Joanna Zylinska, Professor of New Media and Communications at Goldsmiths, University of London focused on the possibility that a shift in trajectory is required in AI art research, away from the binary view of humanity and technology. Critically questioning the motivations behind AI art production and its market, which in her view often reproduces persistent and ‘seductive’ human notions of creativity, she posited the possibility that contemporary machine learning practices should in fact tend towards a different “AI” – art for ‘another intelligence’, exemplified by Katja Novitskova’s work Pattern of Activation (2020).

For Nora Khan, Professor in Digital + Media at Rhode Island School of Design, art criticism is unequipped to attend to the optics of AI. She proposed the need for a new glossary of terminology to confront the shortcomings of our linguistic tools. She outlined the particular necessity to go beyond the prevailing view that ML-generated imagery can be comprehended through the lexicon of the dreamlike or the unconscious; in her view, this can lead to a ‘divorce from a critical reading’.  However, it is these moments where language fails that offer her hope for the emergence of a new understanding.

Murad Khan, PhD student at University College London and a Visiting Practitioner at Central Saint Martins, dug deeper into the notion of the adversarial. Liberating the concept from its place within the widespread Generative Adversarial Network model of ML practices, in which the adversarial component plays an evaluative role in a productive process, Murad highlighted an alternative operation, derived for a cybersecurity context, in which the adversarial leads the ML model to an incorrect conclusion, or initiates a subversive chain of events. It is through this method of induced error that the black box can be opened up, revealing that as ML processes produce knowledge, latent biases are magnified and then distorted through aberration. He forwarded the possibility that the failings of AI/ML to avoid racial bias and its magnification, whilst a problem, is not one that is necessarily best solved; perhaps it is better confronted through the adversarial’s ‘refusal of an image which is already dictated by the machine’.

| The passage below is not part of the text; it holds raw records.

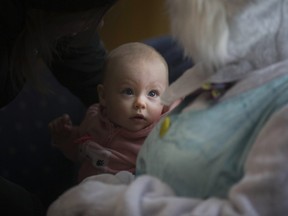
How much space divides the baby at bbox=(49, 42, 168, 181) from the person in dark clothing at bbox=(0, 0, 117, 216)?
4.4 inches

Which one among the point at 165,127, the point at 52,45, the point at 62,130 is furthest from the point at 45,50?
the point at 165,127

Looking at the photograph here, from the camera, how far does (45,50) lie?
1.05 m

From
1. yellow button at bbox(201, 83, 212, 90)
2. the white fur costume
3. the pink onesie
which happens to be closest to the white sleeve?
the white fur costume

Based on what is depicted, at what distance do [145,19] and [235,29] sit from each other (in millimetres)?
956

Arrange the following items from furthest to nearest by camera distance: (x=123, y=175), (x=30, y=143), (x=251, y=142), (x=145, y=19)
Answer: (x=145, y=19) < (x=30, y=143) < (x=123, y=175) < (x=251, y=142)

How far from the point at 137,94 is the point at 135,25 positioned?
0.63 meters

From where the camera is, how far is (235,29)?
0.59m

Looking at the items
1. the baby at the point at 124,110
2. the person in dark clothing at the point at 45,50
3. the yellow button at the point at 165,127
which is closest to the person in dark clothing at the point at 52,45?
the person in dark clothing at the point at 45,50

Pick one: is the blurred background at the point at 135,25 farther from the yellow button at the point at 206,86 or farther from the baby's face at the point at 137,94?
the yellow button at the point at 206,86

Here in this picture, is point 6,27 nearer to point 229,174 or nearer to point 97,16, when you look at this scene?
point 97,16

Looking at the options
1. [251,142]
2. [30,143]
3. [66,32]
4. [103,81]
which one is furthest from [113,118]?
[251,142]

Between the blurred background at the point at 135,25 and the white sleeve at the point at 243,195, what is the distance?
944 millimetres

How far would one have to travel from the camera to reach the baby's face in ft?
3.11

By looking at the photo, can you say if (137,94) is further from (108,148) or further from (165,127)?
(165,127)
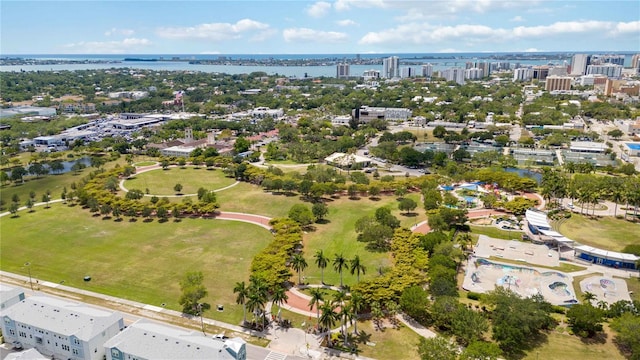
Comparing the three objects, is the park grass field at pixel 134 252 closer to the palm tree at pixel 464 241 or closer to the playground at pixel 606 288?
the palm tree at pixel 464 241

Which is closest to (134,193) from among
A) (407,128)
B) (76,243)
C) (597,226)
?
(76,243)

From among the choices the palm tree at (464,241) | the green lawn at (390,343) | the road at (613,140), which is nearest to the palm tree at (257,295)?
the green lawn at (390,343)

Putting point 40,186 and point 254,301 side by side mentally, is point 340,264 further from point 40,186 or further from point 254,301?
point 40,186

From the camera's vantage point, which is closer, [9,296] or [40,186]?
[9,296]

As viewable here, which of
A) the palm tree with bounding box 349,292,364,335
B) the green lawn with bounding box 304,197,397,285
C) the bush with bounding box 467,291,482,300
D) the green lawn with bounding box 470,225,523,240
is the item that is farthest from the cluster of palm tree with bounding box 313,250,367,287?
the green lawn with bounding box 470,225,523,240

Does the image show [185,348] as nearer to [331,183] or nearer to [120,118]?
[331,183]

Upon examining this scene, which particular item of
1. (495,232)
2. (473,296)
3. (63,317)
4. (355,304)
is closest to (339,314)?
(355,304)
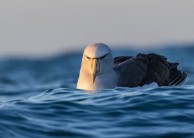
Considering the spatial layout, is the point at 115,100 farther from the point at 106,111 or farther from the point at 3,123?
the point at 3,123

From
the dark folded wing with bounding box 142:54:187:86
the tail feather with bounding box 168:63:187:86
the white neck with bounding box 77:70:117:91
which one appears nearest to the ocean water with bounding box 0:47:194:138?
the white neck with bounding box 77:70:117:91

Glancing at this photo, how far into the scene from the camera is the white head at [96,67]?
18.3 meters

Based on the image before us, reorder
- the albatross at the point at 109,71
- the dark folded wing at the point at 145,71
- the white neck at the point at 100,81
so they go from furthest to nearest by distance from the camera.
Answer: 1. the dark folded wing at the point at 145,71
2. the albatross at the point at 109,71
3. the white neck at the point at 100,81

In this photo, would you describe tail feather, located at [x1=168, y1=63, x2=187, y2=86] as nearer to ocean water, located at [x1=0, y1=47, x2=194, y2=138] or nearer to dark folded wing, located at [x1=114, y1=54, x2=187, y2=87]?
dark folded wing, located at [x1=114, y1=54, x2=187, y2=87]

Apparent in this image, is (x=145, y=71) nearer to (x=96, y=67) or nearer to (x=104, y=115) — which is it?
Answer: (x=96, y=67)

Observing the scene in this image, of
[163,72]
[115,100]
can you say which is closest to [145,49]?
A: [163,72]

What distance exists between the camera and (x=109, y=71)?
1864 centimetres

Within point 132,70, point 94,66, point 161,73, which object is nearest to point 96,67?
point 94,66

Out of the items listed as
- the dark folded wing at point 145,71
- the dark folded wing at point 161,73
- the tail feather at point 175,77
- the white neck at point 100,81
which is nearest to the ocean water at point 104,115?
the white neck at point 100,81

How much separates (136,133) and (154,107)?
65.3 inches

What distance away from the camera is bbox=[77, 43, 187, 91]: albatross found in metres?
18.3

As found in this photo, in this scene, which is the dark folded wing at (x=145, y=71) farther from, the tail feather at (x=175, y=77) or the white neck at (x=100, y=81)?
the white neck at (x=100, y=81)

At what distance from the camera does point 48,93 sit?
16.8 m

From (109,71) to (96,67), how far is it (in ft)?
1.00
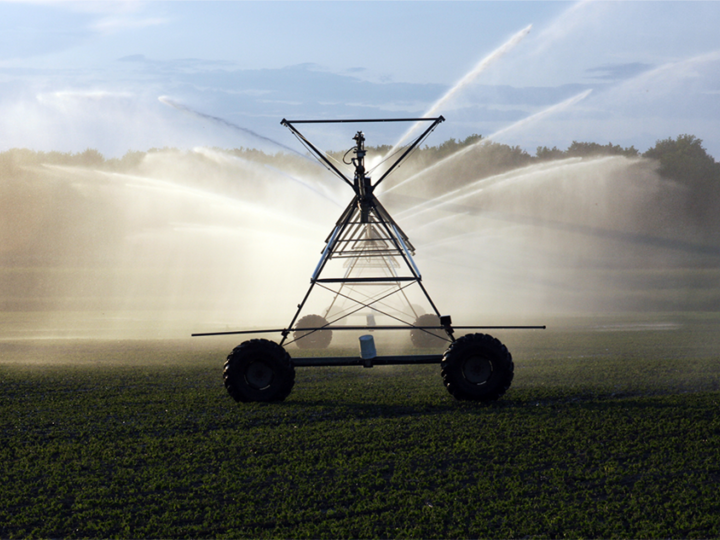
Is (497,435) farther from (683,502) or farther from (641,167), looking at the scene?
(641,167)

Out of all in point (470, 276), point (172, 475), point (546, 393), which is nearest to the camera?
point (172, 475)

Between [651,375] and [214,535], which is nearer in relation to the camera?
[214,535]

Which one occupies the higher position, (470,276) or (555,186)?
(555,186)

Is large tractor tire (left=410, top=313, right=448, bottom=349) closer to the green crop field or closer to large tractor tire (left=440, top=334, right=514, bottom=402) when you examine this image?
the green crop field

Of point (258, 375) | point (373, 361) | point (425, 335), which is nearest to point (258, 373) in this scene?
point (258, 375)

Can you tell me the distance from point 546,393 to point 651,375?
3801 mm

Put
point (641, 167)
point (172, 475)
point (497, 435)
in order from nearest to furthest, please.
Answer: point (172, 475) < point (497, 435) < point (641, 167)

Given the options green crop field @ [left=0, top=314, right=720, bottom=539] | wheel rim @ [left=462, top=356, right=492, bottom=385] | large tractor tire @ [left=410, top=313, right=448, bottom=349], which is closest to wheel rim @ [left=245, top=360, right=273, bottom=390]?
green crop field @ [left=0, top=314, right=720, bottom=539]

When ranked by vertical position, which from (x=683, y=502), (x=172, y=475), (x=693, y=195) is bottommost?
(x=683, y=502)

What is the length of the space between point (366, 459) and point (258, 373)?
4671 mm

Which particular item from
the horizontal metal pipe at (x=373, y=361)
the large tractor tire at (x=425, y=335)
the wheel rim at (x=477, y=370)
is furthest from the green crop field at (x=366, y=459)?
the large tractor tire at (x=425, y=335)

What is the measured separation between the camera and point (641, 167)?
3794 inches

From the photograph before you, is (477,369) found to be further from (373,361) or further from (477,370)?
(373,361)

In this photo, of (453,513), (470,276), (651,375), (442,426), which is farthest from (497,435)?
(470,276)
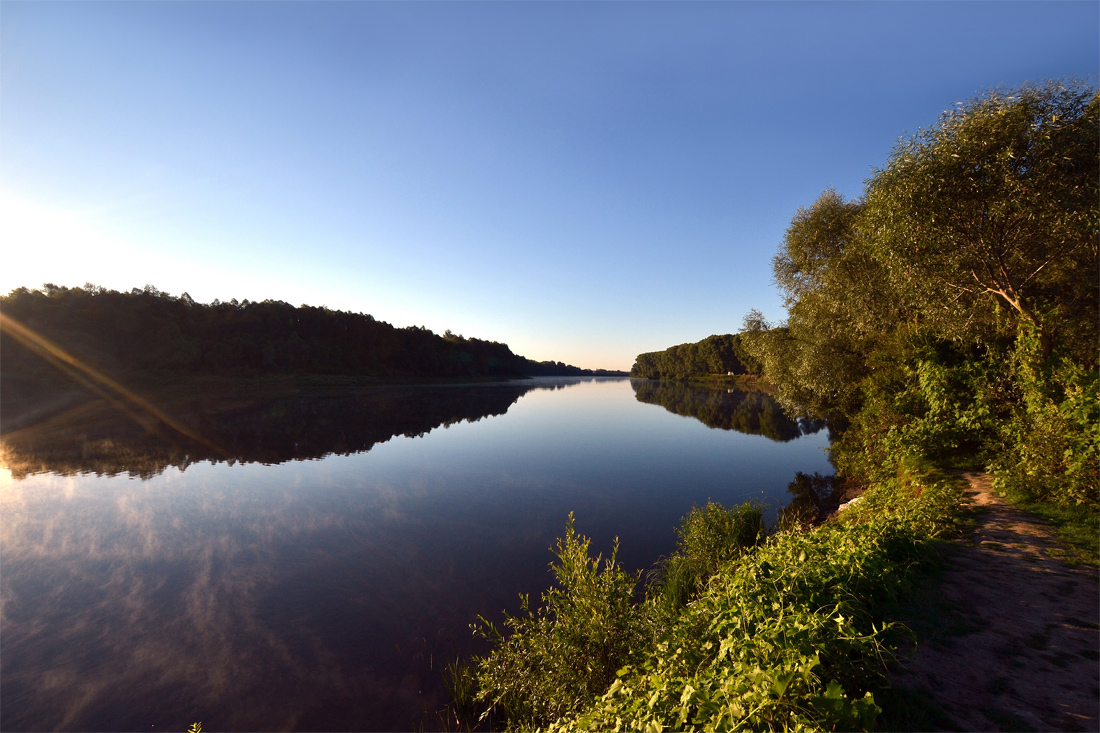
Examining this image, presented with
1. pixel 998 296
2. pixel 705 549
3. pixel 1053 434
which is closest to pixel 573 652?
pixel 705 549

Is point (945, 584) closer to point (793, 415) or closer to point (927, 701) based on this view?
point (927, 701)

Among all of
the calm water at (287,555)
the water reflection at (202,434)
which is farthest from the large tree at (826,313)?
the water reflection at (202,434)

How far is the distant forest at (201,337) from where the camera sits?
A: 2472 inches

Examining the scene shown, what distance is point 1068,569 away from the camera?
5.98 m

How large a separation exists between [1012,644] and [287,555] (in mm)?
14452

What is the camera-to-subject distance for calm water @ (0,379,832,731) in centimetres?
666

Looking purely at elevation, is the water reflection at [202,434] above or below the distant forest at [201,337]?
below

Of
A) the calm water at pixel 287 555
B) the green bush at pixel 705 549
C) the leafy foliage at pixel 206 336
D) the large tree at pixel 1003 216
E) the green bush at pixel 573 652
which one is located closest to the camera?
the green bush at pixel 573 652

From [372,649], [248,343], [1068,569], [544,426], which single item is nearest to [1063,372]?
[1068,569]

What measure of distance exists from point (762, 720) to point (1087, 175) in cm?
1456

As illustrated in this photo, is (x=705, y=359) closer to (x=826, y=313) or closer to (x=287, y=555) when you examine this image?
(x=826, y=313)

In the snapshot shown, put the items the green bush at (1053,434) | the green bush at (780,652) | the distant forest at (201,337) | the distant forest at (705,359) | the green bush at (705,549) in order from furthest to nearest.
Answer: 1. the distant forest at (705,359)
2. the distant forest at (201,337)
3. the green bush at (705,549)
4. the green bush at (1053,434)
5. the green bush at (780,652)

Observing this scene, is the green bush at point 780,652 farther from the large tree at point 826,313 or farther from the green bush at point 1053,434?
the large tree at point 826,313

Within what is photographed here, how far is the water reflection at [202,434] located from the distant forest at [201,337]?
27431mm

The panel agreed that art institutions, and particularly curators, play an essential role in creating spaces in which the technologies of AI can be explored. In particular, there was a consensus that the operational logic of such technologies can be meaningfully communicated to the public without any need for specialist technical knowledge. In response, Joanna Zylinska contended that alongside the educational role of museums and galleries, universities and educational experiences hold the ability to open up ‘different modes of communicating, sensing, creating environments’, further diversifying and enriching public-facing discourse. For the panel, this led to the question of how we might facilitate such conversations whilst navigating the ‘terminological deadlock’ between metaphorical and ‘literal’ language. Nora Khan highlighted how unstable the lexicon of AI becomes under critical examination; as such, the best path forward might be to develop a language which is co-created across the sciences and humanities. As Mercedes Bunz summarised, it is by finding this balance between researching AI as a technical object, without distancing it as “other” to the human, that its operational logic can begin to be understood.